But all he could think was: "Wonder what this stranger looks like?"
May 25
The bar exhaled its last patrons, and Sirius finally wiped down the counter for the tenth time that night—more out of boredom than necessity. In the silence of the empty hall, even the creak of the storage room door sounded loud.
"That’s it, you’re free," said the bartender on the next shift, walking past with a trash bag. "You’re extra pensive today."
Sirius just snorted, pulling out his phone. He didn’t know why he’d thought of that guy who’d texted him by mistake the other night. Maybe because, over the past three days, their conversation had popped into his head more often than it should have.
He opened the chat, checked the time. 2:18 AM.
"Alright," he muttered. "If he doesn’t answer, I’ll blame it on post-shift delirium."
Sirius (2:18 AM):
You asleep?
The reply came almost immediately.
Remus (2:22 AM):
*…I should be. But my brain decided 2:22 AM is the perfect time to remember how I face-planted into a cake at a school concert in fifth grade. You?*
Sirius laughed.
Sirius (2:25 AM):
Can’t shut my brain off after a shift. Just spent half an hour staring at the ceiling wondering why it’s "pineapple" and not "applepine." Decided to ask the one person who might also be awake at this ungodly hour.
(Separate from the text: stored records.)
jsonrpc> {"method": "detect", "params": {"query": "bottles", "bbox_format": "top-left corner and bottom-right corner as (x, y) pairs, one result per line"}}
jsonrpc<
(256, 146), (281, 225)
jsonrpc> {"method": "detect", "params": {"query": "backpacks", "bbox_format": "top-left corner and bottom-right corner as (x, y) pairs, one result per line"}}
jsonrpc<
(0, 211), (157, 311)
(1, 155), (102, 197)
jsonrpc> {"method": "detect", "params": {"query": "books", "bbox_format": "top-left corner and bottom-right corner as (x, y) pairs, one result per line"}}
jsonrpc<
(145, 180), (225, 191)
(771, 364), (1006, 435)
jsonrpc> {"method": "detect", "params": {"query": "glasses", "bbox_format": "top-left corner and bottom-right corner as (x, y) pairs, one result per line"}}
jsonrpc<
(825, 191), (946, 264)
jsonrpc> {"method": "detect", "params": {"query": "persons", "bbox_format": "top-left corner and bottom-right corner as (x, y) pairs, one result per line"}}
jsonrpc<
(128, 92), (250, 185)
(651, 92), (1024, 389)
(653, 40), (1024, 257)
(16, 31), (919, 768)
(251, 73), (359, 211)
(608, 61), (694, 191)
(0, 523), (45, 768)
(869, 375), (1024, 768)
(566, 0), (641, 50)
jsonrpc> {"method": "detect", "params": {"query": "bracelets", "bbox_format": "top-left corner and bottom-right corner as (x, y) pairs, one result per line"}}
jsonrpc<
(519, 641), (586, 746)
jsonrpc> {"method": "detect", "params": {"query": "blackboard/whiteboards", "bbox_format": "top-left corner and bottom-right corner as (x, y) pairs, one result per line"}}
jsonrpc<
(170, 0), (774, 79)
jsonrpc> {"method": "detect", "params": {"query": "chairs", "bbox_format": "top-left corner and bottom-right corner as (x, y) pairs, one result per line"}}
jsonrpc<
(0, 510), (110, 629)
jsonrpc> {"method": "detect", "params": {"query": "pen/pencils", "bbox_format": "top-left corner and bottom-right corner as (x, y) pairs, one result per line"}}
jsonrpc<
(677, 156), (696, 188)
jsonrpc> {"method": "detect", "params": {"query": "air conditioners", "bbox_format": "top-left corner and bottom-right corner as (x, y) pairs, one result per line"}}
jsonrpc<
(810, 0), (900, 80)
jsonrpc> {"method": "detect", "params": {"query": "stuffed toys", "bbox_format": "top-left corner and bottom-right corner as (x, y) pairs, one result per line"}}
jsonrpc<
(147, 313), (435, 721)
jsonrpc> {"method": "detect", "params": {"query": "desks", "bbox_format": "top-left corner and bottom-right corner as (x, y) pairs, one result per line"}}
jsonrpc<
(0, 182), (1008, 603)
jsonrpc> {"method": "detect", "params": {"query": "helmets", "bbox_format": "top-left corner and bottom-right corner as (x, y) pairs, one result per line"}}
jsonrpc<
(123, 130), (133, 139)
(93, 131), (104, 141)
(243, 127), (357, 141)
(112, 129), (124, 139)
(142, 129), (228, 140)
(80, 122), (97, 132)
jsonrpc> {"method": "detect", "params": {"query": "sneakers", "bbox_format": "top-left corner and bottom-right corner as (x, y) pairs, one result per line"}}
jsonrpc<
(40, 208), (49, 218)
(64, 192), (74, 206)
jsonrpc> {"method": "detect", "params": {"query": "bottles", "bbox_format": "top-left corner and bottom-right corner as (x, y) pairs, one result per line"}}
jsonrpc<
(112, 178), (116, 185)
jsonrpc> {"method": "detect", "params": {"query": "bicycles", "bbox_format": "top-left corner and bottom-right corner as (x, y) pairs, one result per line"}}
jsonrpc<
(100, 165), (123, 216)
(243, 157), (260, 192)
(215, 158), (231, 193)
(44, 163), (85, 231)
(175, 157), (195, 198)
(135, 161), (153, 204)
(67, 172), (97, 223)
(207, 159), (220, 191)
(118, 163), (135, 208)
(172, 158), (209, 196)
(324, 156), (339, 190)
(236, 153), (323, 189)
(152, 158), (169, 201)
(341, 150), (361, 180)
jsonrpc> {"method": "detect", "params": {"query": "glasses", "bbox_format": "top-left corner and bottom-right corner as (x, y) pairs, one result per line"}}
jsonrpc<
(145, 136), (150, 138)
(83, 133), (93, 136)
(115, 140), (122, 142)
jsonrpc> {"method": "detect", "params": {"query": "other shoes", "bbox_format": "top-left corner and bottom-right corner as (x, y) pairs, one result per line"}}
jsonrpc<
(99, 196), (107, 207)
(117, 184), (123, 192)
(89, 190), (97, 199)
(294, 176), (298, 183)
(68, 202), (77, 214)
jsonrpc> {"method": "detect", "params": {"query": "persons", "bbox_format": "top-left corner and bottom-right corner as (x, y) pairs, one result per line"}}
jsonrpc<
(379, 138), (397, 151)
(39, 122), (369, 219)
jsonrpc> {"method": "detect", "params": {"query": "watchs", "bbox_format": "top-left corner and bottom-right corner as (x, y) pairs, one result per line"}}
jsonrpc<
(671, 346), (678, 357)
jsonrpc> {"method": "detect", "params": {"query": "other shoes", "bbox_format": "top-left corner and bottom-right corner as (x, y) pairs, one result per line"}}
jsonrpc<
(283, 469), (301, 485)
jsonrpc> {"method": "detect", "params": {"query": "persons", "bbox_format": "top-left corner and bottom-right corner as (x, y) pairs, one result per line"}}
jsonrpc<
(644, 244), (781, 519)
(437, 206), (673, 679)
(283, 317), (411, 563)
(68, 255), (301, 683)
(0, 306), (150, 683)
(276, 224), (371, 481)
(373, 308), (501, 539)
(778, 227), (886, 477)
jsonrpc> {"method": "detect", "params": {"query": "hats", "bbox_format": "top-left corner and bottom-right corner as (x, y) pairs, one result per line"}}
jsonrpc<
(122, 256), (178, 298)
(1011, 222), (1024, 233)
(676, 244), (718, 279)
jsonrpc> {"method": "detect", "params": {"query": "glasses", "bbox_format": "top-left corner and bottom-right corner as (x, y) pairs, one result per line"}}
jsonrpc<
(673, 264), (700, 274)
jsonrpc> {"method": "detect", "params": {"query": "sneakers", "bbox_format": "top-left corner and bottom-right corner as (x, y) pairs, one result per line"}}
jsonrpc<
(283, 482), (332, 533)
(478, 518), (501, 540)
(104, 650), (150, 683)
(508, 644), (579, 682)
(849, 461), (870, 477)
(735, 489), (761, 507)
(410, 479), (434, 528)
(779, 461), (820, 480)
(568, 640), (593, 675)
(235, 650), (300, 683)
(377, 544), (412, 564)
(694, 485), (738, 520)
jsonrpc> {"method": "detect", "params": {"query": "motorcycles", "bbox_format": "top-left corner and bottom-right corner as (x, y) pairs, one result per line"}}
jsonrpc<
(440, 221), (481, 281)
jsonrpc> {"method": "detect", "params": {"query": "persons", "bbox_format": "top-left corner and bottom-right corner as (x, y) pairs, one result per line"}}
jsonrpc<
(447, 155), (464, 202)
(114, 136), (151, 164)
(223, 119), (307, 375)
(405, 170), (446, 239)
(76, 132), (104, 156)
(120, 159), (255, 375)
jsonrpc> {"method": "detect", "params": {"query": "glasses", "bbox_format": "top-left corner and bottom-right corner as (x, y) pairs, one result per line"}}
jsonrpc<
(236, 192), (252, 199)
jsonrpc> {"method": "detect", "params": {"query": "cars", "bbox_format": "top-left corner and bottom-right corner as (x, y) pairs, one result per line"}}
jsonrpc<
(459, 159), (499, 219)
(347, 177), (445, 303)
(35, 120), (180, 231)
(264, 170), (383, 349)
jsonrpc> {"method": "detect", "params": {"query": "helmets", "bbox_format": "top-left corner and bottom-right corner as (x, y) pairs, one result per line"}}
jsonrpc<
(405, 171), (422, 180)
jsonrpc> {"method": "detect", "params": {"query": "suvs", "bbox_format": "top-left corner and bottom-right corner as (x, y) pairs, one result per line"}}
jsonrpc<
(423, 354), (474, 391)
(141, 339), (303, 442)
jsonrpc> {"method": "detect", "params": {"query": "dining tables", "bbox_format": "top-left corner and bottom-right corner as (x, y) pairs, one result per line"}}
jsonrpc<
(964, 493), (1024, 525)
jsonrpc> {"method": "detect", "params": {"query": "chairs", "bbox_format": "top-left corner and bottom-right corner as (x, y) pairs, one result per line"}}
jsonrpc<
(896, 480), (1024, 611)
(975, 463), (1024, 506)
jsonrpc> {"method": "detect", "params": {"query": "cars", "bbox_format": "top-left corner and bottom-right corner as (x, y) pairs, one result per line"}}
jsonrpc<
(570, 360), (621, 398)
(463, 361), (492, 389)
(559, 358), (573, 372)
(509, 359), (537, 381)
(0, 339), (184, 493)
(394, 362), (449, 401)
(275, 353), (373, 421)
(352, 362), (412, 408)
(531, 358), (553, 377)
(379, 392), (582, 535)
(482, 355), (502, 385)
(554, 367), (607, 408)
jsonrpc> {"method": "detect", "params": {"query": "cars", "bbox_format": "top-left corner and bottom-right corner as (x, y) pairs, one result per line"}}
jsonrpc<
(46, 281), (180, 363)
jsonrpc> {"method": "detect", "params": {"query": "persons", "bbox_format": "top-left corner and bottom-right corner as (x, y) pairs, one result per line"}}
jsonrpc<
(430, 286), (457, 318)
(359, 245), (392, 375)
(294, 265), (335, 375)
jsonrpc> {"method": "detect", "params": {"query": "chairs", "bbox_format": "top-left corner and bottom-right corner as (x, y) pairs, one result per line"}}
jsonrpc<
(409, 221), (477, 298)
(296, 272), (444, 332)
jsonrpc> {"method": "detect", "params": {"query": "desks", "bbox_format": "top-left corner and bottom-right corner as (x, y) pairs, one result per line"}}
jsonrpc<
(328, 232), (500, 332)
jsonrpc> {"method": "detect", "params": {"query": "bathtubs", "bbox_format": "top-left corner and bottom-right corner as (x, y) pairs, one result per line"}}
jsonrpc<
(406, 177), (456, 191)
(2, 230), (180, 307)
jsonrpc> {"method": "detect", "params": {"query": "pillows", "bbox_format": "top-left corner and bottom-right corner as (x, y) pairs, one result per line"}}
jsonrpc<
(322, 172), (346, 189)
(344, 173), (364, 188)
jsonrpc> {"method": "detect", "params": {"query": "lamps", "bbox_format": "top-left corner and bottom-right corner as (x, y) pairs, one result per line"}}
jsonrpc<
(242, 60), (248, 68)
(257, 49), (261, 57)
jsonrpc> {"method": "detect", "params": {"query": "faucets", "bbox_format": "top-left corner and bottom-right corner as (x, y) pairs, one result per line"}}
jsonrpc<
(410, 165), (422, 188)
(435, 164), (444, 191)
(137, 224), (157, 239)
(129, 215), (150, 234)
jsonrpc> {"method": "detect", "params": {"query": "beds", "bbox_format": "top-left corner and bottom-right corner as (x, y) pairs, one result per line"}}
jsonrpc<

He tossed his phone onto the couch and stretched, hearing his spine crack. Fragments of customer conversations, the clink of glasses, someone’s laughter—all swirled in his head. But for some reason, this exchange felt… alive.
Remus (2:28 AM):
"Applepine" sounds like bootleg cider sold in a back alley. And yes, now I’ll see that every time I’m at the grocery store. Thanks.
Sirius smirked.
Sirius (2:30 AM):
Oh, so you’ll be thinking about me at the supermarket? Progress.
Remus (2:33 AM):
…I changed my mind. Goodnight.
"Coward," Sirius huffed, but his reply was softer than he’d intended.
Sirius (2:35 AM):
Sweet dreams. May you dream of applepine and gravity-defying cakes.
May 27
Remus sat on the windowsill, wrapped in a sweater, staring at the empty street. He’d reread the same book page three times, but his thoughts kept circling back to the messages.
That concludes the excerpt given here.